(Information provided begins)
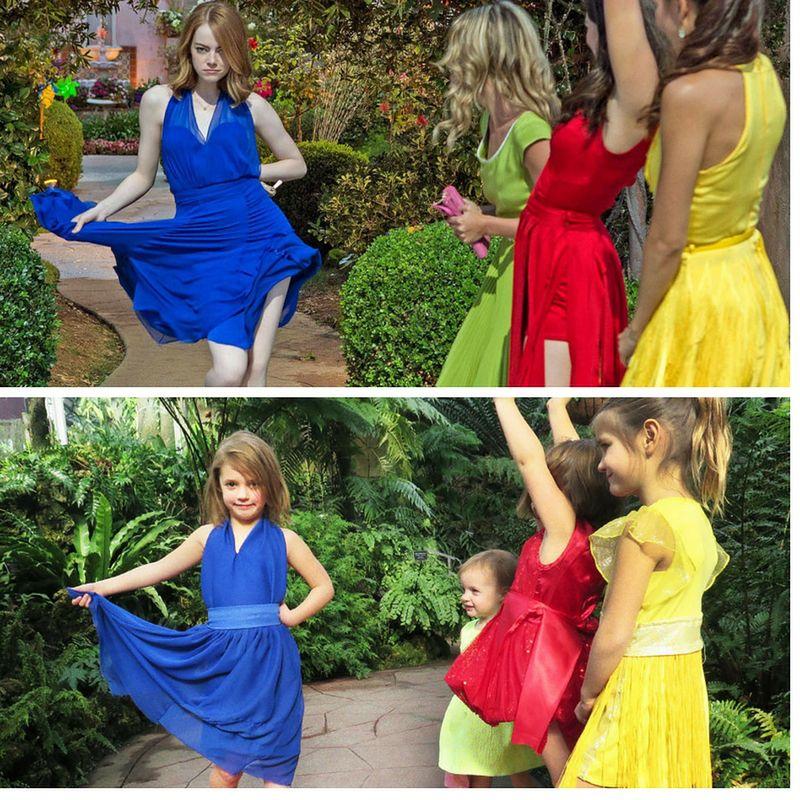 """Scena z musicalu """"La La Land"""" sprawiła, że dziewczynki poczuły się jak gwiazdy"""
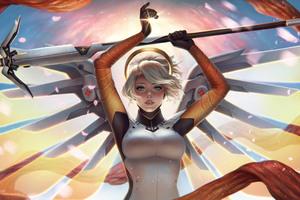 Mercy Overwatch Game Wallpaper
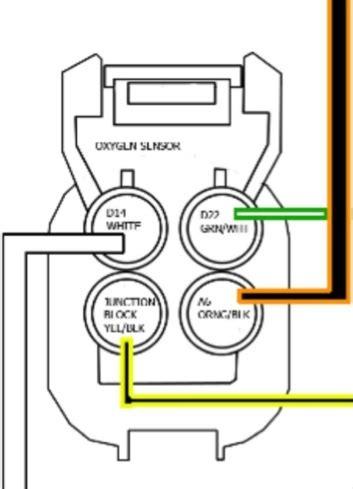 Honda O2 Sensor Wiring Diagram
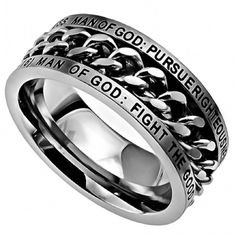 - Man of God: The Ring is Inspired by The Man of God Passage that Christians…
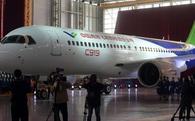 """Máy bay """"Made in China"""" và tham vọng cạnh tranh với Boeing, Airbus của Trung Quốc"""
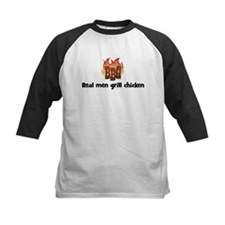 BBQ Fire: Real men grill chic Tee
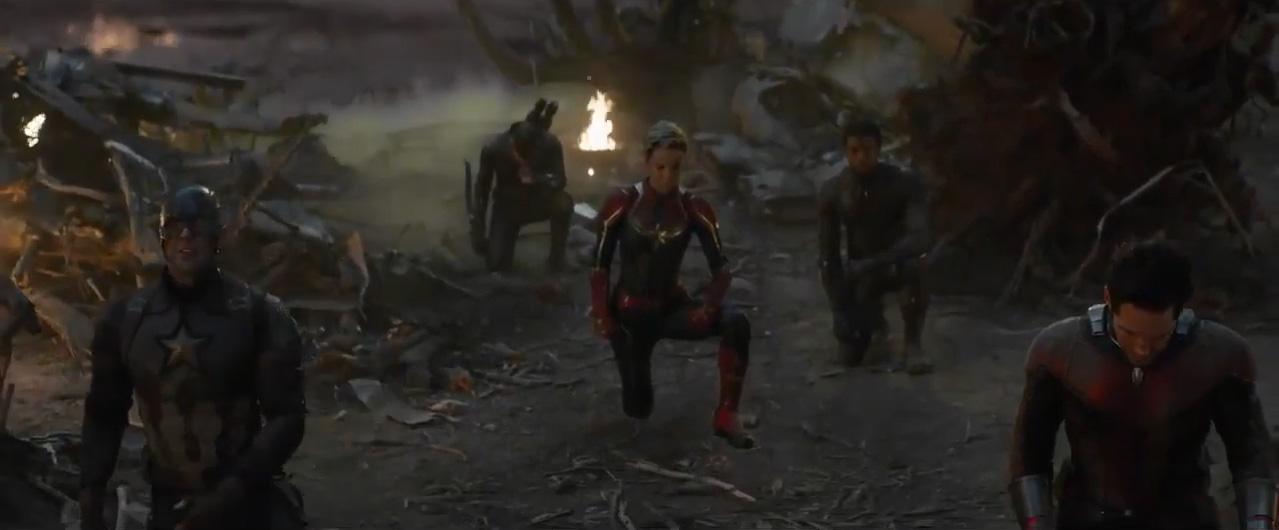 Avengers-Endgame-image-3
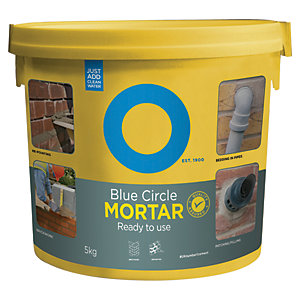 Blue Circle Mortar Mix - 5kg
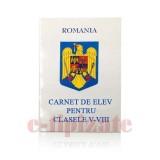 Carnet de elev - clasele V - VIII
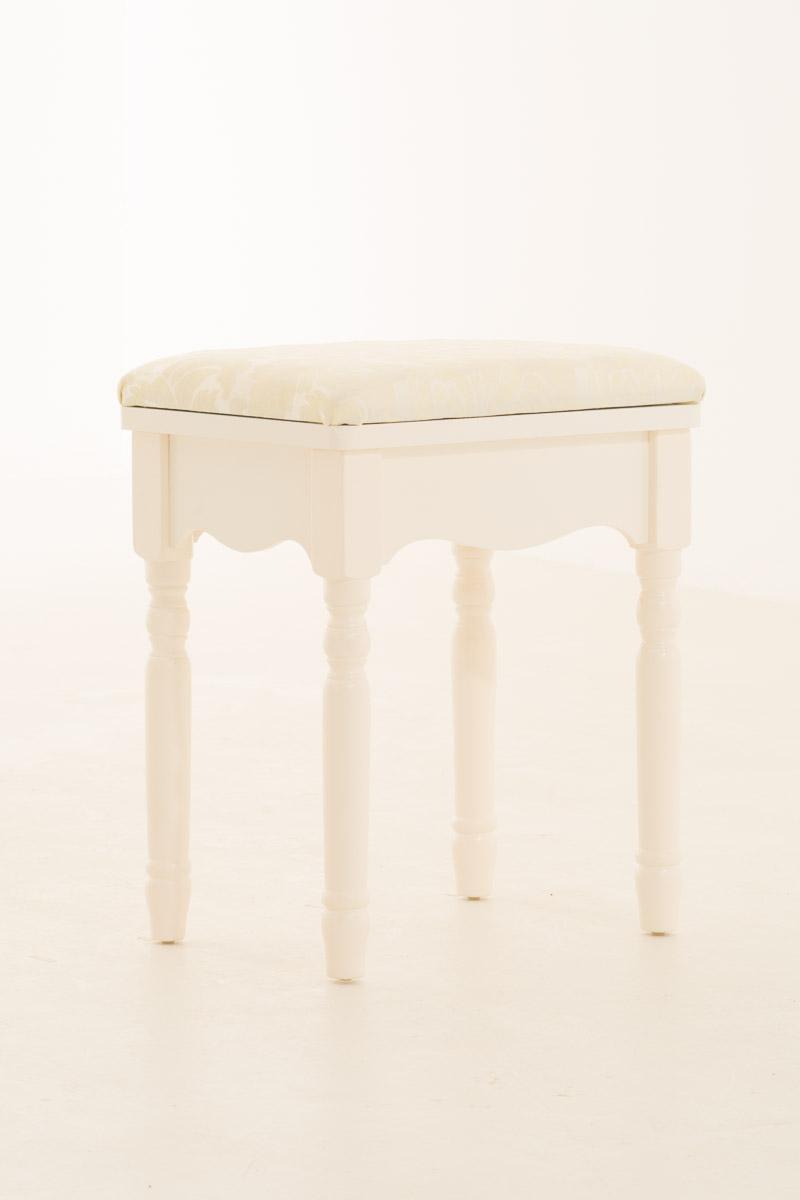 xxl schminktisch filina mit spiegel hocker frisiertisch. Black Bedroom Furniture Sets. Home Design Ideas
(Information provided ends)
:: Work task ::
Copy the material above exactly and drop the pictures.

:: Task result ::
 """Scena z musicalu """"La La Land"""" sprawiła, że dziewczynki poczuły się jak gwiazdy"""
 Mercy Overwatch Game Wallpaper
 Honda O2 Sensor Wiring Diagram
 - Man of God: The Ring is Inspired by The Man of God Passage that Christians…
 """Máy bay """"Made in China"""" và tham vọng cạnh tranh với Boeing, Airbus của Trung Quốc"""
 BBQ Fire: Real men grill chic Tee
 Avengers-Endgame-image-3
 Blue Circle Mortar Mix - 5kg
 Carnet de elev - clasele V - VIII
 xxl schminktisch filina mit spiegel hocker frisiertisch. Black Bedroom Furniture Sets. Home Design Ideas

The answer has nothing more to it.